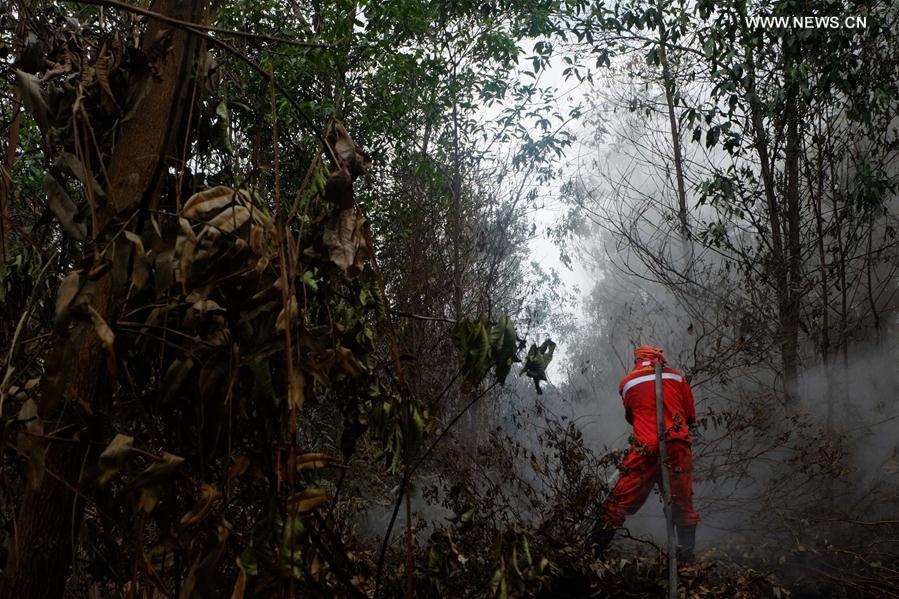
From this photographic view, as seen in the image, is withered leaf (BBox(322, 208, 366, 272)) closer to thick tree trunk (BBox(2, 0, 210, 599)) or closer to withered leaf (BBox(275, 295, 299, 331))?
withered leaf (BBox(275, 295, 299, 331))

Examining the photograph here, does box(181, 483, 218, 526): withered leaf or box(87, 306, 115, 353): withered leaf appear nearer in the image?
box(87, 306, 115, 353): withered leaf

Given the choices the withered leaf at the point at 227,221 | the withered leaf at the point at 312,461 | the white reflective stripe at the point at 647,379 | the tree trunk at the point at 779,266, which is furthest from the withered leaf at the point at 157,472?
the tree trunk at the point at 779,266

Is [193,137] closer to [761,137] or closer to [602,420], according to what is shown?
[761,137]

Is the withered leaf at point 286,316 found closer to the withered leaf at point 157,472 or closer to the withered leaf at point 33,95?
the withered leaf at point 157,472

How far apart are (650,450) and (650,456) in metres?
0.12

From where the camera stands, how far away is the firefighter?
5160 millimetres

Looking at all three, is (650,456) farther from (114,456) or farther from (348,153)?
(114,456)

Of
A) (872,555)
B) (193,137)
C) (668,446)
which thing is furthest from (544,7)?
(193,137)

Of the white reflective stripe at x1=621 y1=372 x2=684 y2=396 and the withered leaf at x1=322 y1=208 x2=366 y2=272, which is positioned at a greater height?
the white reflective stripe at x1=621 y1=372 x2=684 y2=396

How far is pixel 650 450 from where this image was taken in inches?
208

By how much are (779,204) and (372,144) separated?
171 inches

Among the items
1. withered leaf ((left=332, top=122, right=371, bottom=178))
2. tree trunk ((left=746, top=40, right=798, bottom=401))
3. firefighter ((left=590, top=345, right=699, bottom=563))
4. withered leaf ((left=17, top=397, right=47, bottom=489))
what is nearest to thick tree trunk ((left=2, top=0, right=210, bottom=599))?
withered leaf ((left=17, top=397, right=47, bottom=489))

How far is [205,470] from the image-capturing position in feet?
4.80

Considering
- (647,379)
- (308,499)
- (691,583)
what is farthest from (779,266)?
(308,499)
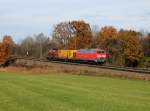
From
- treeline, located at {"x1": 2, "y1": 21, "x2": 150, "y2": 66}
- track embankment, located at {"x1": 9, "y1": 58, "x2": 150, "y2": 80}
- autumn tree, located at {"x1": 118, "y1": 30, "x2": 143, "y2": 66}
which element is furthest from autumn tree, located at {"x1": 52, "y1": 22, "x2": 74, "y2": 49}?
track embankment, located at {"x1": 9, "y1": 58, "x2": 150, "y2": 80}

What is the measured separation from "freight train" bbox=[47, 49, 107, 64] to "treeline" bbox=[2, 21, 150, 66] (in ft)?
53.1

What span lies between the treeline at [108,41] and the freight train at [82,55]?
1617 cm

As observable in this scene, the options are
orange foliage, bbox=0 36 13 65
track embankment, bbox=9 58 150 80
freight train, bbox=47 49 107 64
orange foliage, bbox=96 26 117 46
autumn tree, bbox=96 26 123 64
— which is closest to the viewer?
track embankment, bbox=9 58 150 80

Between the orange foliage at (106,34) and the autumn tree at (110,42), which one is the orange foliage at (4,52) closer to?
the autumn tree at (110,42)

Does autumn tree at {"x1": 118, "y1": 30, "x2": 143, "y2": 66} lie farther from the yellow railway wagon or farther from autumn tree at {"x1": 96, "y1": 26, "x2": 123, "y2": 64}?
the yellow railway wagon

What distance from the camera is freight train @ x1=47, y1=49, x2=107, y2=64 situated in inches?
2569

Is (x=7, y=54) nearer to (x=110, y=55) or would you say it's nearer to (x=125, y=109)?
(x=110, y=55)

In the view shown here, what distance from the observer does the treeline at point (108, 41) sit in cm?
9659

------------------------------------------------------------------------

**Your task**
Exactly as written, return every line of the listing, but not the pictures.

**Answer for this exercise**
From this photographic view, as seen in the image, is withered leaf (BBox(322, 208, 366, 272)) closer to thick tree trunk (BBox(2, 0, 210, 599)) or closer to withered leaf (BBox(275, 295, 299, 331))?
withered leaf (BBox(275, 295, 299, 331))

Examining the photograph here, does box(181, 483, 218, 526): withered leaf or box(87, 306, 115, 353): withered leaf appear nearer in the image?
box(87, 306, 115, 353): withered leaf

Given the choices the withered leaf at the point at 227,221 | the withered leaf at the point at 312,461 | the white reflective stripe at the point at 647,379 | the tree trunk at the point at 779,266, which is furthest from the withered leaf at the point at 157,472?
the tree trunk at the point at 779,266

Is [193,137] closer to [761,137] or closer to [602,420], according to what is shown?
[761,137]

Is the withered leaf at point 286,316 found closer to the withered leaf at point 157,472 or closer to the withered leaf at point 33,95?
the withered leaf at point 157,472

How far apart are (650,450) and (650,456) in metres?
0.12

From where the camera stands, how far away is the firefighter?
5160 millimetres

Looking at all three, is (650,456) farther from (114,456) or farther from (348,153)?
(114,456)

Of
A) (872,555)
B) (193,137)
C) (668,446)
which thing is furthest from (544,7)?
(193,137)

Of the white reflective stripe at x1=621 y1=372 x2=684 y2=396 and the withered leaf at x1=322 y1=208 x2=366 y2=272, which is positioned at a greater height?
the white reflective stripe at x1=621 y1=372 x2=684 y2=396

How far is pixel 650 450 from where this image was taken in inches?
208

By how much are (779,204) and (372,144) separated?
171 inches

Among the items
1. withered leaf ((left=332, top=122, right=371, bottom=178))
2. tree trunk ((left=746, top=40, right=798, bottom=401))
3. firefighter ((left=590, top=345, right=699, bottom=563))
4. withered leaf ((left=17, top=397, right=47, bottom=489))
what is nearest to thick tree trunk ((left=2, top=0, right=210, bottom=599))?
withered leaf ((left=17, top=397, right=47, bottom=489))

How far is [205,470] from the image-capturing position in feet?
4.80

Considering
- (647,379)
- (308,499)
- (691,583)
what is farthest from (779,266)?
(308,499)
From
- treeline, located at {"x1": 2, "y1": 21, "x2": 150, "y2": 66}
- track embankment, located at {"x1": 9, "y1": 58, "x2": 150, "y2": 80}
- autumn tree, located at {"x1": 118, "y1": 30, "x2": 143, "y2": 66}
which element is furthest from autumn tree, located at {"x1": 52, "y1": 22, "x2": 74, "y2": 49}?
track embankment, located at {"x1": 9, "y1": 58, "x2": 150, "y2": 80}

What is the measured separation from "freight train" bbox=[47, 49, 107, 64] to "treeline" bbox=[2, 21, 150, 66] (in ft)?
53.1

What span lies between the treeline at [108,41] and the freight train at [82,55]?
1617 cm

As observable in this scene, the options are
orange foliage, bbox=0 36 13 65
track embankment, bbox=9 58 150 80
freight train, bbox=47 49 107 64
orange foliage, bbox=96 26 117 46
autumn tree, bbox=96 26 123 64
— which is closest to the viewer?
track embankment, bbox=9 58 150 80

Between the orange foliage at (106,34) and the autumn tree at (110,42), which one is the orange foliage at (4,52) closer to?
the autumn tree at (110,42)

Does autumn tree at {"x1": 118, "y1": 30, "x2": 143, "y2": 66} lie farther from the yellow railway wagon or farther from autumn tree at {"x1": 96, "y1": 26, "x2": 123, "y2": 64}?
the yellow railway wagon

What distance from the camera is freight train @ x1=47, y1=49, x2=107, y2=64 situated in inches?
2569

Is (x=7, y=54) nearer to (x=110, y=55) or would you say it's nearer to (x=125, y=109)?
(x=110, y=55)

In the view shown here, what distance from the observer does the treeline at point (108, 41) sit in cm?
9659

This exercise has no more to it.